Records to process

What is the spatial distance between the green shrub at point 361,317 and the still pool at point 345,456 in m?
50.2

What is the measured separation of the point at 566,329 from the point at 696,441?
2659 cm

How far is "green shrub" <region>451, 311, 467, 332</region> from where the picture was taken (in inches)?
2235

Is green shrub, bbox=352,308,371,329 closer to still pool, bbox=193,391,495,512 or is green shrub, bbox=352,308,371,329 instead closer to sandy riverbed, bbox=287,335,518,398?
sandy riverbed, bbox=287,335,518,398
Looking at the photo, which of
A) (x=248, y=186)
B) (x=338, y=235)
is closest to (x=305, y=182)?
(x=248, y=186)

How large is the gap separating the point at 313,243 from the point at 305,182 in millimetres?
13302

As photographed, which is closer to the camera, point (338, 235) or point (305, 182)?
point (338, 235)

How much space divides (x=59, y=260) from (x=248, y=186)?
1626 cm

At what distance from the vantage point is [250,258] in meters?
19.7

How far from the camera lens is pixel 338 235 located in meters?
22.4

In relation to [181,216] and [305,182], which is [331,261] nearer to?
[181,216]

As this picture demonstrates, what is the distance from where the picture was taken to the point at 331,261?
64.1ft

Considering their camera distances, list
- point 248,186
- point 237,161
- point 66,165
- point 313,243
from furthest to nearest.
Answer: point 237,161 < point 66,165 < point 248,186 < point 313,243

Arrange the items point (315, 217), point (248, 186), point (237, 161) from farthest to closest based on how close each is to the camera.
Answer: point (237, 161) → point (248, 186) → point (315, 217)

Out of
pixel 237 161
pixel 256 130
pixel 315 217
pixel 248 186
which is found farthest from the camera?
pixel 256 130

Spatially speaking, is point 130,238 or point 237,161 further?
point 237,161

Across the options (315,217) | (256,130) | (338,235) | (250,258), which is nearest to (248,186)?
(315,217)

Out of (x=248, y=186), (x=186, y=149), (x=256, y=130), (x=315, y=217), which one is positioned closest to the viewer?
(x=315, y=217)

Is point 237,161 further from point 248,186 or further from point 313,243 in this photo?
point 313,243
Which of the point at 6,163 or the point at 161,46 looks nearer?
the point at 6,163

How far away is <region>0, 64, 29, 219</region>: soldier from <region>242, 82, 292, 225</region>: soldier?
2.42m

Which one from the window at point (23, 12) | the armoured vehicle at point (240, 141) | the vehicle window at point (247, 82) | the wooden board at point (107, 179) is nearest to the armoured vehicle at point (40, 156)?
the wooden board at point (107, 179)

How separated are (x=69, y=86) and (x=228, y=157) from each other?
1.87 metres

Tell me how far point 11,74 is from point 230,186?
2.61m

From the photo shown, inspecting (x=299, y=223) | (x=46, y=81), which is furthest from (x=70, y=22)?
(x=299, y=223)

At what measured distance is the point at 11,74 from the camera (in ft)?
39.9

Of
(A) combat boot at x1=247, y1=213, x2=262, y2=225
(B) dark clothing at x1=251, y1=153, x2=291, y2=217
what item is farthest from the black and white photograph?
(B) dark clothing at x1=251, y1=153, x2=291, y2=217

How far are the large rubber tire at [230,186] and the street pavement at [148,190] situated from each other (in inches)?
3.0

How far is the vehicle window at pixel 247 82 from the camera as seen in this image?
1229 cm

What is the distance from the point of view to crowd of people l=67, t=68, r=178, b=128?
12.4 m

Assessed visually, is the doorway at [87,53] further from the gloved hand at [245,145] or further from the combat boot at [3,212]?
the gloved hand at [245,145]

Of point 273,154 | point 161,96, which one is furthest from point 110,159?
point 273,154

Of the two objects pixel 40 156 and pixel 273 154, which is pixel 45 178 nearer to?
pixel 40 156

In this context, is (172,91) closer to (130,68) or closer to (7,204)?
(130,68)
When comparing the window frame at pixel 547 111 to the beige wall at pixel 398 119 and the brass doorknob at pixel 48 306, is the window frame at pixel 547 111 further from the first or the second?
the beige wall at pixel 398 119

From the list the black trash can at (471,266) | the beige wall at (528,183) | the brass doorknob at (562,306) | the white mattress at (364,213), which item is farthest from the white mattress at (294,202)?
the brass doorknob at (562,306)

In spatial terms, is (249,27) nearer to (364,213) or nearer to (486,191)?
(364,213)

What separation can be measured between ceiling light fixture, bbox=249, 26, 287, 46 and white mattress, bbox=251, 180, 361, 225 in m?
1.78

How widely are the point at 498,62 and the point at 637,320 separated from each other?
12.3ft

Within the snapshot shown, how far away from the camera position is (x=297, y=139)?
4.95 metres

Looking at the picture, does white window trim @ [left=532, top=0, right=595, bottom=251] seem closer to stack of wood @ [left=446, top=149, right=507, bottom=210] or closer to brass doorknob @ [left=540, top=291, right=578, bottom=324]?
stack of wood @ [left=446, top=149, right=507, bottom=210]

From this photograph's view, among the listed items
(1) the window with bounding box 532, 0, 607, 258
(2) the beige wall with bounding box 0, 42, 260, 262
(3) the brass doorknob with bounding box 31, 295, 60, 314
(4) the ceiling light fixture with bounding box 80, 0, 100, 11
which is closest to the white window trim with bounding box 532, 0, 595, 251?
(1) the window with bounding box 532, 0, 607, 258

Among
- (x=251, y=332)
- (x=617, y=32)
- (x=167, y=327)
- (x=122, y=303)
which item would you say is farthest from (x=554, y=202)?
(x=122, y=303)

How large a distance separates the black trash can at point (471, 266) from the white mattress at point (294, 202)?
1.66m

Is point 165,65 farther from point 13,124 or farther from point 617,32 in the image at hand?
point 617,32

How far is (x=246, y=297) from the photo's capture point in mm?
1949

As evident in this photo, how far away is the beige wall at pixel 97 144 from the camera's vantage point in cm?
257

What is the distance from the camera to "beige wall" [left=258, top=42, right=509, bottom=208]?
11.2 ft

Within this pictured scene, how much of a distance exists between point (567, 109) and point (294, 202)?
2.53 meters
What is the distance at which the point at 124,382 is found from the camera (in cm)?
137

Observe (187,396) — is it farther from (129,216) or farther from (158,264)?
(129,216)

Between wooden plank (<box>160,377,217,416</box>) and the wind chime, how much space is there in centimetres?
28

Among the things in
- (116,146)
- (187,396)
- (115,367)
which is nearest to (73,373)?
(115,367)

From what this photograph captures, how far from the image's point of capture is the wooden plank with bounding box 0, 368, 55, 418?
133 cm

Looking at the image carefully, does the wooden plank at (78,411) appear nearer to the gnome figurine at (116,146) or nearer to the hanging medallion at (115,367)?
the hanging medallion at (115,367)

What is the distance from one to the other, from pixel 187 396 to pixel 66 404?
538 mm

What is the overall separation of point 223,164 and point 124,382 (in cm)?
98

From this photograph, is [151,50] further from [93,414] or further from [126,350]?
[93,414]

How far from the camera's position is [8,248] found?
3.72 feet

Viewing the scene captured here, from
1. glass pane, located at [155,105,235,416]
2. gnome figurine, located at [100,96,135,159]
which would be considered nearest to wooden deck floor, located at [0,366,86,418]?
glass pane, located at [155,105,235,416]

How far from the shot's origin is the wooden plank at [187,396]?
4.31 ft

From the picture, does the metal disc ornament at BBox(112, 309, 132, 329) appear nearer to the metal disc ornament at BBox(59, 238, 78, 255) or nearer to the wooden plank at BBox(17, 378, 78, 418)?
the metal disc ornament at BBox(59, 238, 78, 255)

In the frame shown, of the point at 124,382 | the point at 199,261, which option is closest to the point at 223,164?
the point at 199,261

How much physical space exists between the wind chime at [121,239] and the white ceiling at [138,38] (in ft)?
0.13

Problem details
Write out every one of the rows above, character for character, with no changes.

Output below
What is the spatial distance between the green shrub at point 361,317 and the still pool at point 345,456 in m?
50.2

What is the measured separation of the point at 566,329 from the point at 696,441?
2659 cm

How far is "green shrub" <region>451, 311, 467, 332</region> from where the picture was taken (in inches)?
2235

Is green shrub, bbox=352,308,371,329 closer to still pool, bbox=193,391,495,512 or is green shrub, bbox=352,308,371,329 instead closer to sandy riverbed, bbox=287,335,518,398?
sandy riverbed, bbox=287,335,518,398
Looking at the photo, which of
A) (x=248, y=186)
B) (x=338, y=235)
is closest to (x=305, y=182)?
(x=248, y=186)

How large is the gap separating the point at 313,243 from the point at 305,182 in millimetres?
13302

As photographed, which is closer to the camera, point (338, 235) or point (305, 182)?
point (338, 235)

How much space divides (x=59, y=260) from (x=248, y=186)?
1626 cm

At what distance from the vantage point is [250,258] in meters?
19.7

How far from the camera lens is pixel 338 235 located in meters?
22.4

In relation to [181,216] and [305,182], which is [331,261] nearer to?
[181,216]

As this picture demonstrates, what is the distance from where the picture was taken to the point at 331,261?
64.1ft

Considering their camera distances, list
- point 248,186
- point 237,161
- point 66,165
- point 313,243
from furthest to nearest.
Answer: point 237,161 < point 66,165 < point 248,186 < point 313,243

Arrange the items point (315, 217), point (248, 186), point (237, 161) from farthest to closest based on how close each is to the camera.
Answer: point (237, 161) → point (248, 186) → point (315, 217)

Out of
pixel 237 161
pixel 256 130
pixel 315 217
pixel 248 186
which is found farthest from the camera?
pixel 256 130

Spatially speaking, is point 130,238 or point 237,161 further?
point 237,161

Across the options (315,217) | (256,130) | (338,235) | (250,258), which is nearest to (248,186)?
(315,217)

Out of (x=248, y=186), (x=186, y=149), (x=256, y=130), (x=315, y=217), which one is positioned closest to the viewer?
(x=315, y=217)

Is point 237,161 further from point 248,186 or further from point 313,243 in this photo?
point 313,243
Which of the point at 6,163 or the point at 161,46 looks nearer?
the point at 6,163

How far away is <region>0, 64, 29, 219</region>: soldier from <region>242, 82, 292, 225</region>: soldier?
2.42m

Which one from the window at point (23, 12) | the armoured vehicle at point (240, 141) | the vehicle window at point (247, 82) | the wooden board at point (107, 179) is nearest to the armoured vehicle at point (40, 156)?
the wooden board at point (107, 179)

How separated are (x=69, y=86) and (x=228, y=157) from each other?
1.87 metres

Tell me how far point 11,74 is from point 230,186?
2.61m

From the photo shown, inspecting (x=299, y=223) | (x=46, y=81), which is furthest from (x=70, y=22)?
(x=299, y=223)

At what measured distance is the point at 11,74 from the camera (in ft)?
39.9

Of
(A) combat boot at x1=247, y1=213, x2=262, y2=225
(B) dark clothing at x1=251, y1=153, x2=291, y2=217
what item is farthest from the black and white photograph?
(B) dark clothing at x1=251, y1=153, x2=291, y2=217

How far are the large rubber tire at [230,186] and the street pavement at [148,190] situated from each other (in inches)?
3.0

How far is the vehicle window at pixel 247 82 from the camera as seen in this image?
1229 cm

What is the distance from the point of view to crowd of people l=67, t=68, r=178, b=128?
12.4 m

Assessed visually, is the doorway at [87,53] further from the gloved hand at [245,145] or further from the combat boot at [3,212]?
the gloved hand at [245,145]

Of point 273,154 | point 161,96, which one is furthest from point 110,159?
point 273,154

Of the two objects pixel 40 156 and pixel 273 154, which is pixel 45 178 nearer to?
pixel 40 156

In this context, is (172,91) closer to (130,68) or closer to (7,204)?
(130,68)
When comparing the window frame at pixel 547 111 to the beige wall at pixel 398 119 and the brass doorknob at pixel 48 306, is the window frame at pixel 547 111 further from the first or the second?
the beige wall at pixel 398 119

From the list the black trash can at (471,266) | the beige wall at (528,183) | the brass doorknob at (562,306) | the white mattress at (364,213), which item is farthest from the white mattress at (294,202)?
the brass doorknob at (562,306)

In spatial terms, is (249,27) nearer to (364,213) or nearer to (486,191)?
(364,213)

What separation can be measured between ceiling light fixture, bbox=249, 26, 287, 46 and white mattress, bbox=251, 180, 361, 225 in m?
1.78

How widely are the point at 498,62 and the point at 637,320 separated from each other?
12.3ft

Within the snapshot shown, how far away from the camera position is (x=297, y=139)?
4.95 metres

Looking at the picture, does white window trim @ [left=532, top=0, right=595, bottom=251] seem closer to stack of wood @ [left=446, top=149, right=507, bottom=210] or closer to brass doorknob @ [left=540, top=291, right=578, bottom=324]?
stack of wood @ [left=446, top=149, right=507, bottom=210]

From this photograph's view, among the listed items
(1) the window with bounding box 532, 0, 607, 258
(2) the beige wall with bounding box 0, 42, 260, 262
(3) the brass doorknob with bounding box 31, 295, 60, 314
(4) the ceiling light fixture with bounding box 80, 0, 100, 11
which is closest to the white window trim with bounding box 532, 0, 595, 251?
(1) the window with bounding box 532, 0, 607, 258

Among
- (x=251, y=332)
- (x=617, y=32)
- (x=167, y=327)
- (x=122, y=303)
which item would you say is farthest from (x=554, y=202)?
(x=122, y=303)

How large a distance separates the black trash can at point (471, 266) from the white mattress at point (294, 202)?
1.66m

Is point 165,65 farther from point 13,124 or farther from point 617,32 in the image at hand?
point 617,32

How far is (x=246, y=297) from the photo's capture point in mm?
1949

As evident in this photo, how far away is the beige wall at pixel 97 144 from the camera's vantage point in cm?
257

What is the distance from the camera to "beige wall" [left=258, top=42, right=509, bottom=208]?
11.2 ft

Within this pictured scene, how much of a distance exists between point (567, 109) and point (294, 202)?
2.53 meters
What is the distance at which the point at 124,382 is found from the camera (in cm)?
137

Observe (187,396) — is it farther from (129,216) or farther from (158,264)?
(129,216)

Between wooden plank (<box>160,377,217,416</box>) and the wind chime, how much space is there in centimetres?
28

Among the things in
- (116,146)
- (187,396)
- (115,367)
which is nearest to (73,373)?
(115,367)

From what this photograph captures, how far from the image's point of capture is the wooden plank with bounding box 0, 368, 55, 418?
133 cm

Looking at the image carefully, does the wooden plank at (78,411) appear nearer to the gnome figurine at (116,146) or nearer to the hanging medallion at (115,367)?
the hanging medallion at (115,367)

What is the distance from one to the other, from pixel 187 396 to pixel 66 404?
538 mm

What is the overall separation of point 223,164 and point 124,382 (in cm)?
98

From this photograph, is [151,50] further from [93,414] or further from [126,350]?
[93,414]

How far from the camera's position is [8,248] found?
3.72 feet

Viewing the scene captured here, from
1. glass pane, located at [155,105,235,416]
2. gnome figurine, located at [100,96,135,159]
which would be considered nearest to wooden deck floor, located at [0,366,86,418]?
glass pane, located at [155,105,235,416]

How far from the shot's origin is the wooden plank at [187,396]?
4.31 ft

From the picture, does the metal disc ornament at BBox(112, 309, 132, 329) appear nearer to the metal disc ornament at BBox(59, 238, 78, 255) or nearer to the wooden plank at BBox(17, 378, 78, 418)?
the metal disc ornament at BBox(59, 238, 78, 255)

In the frame shown, of the point at 124,382 | the point at 199,261, which option is closest to the point at 223,164?
the point at 199,261

How much physical space exists between the wind chime at [121,239] and the white ceiling at [138,38] (in ft)?
0.13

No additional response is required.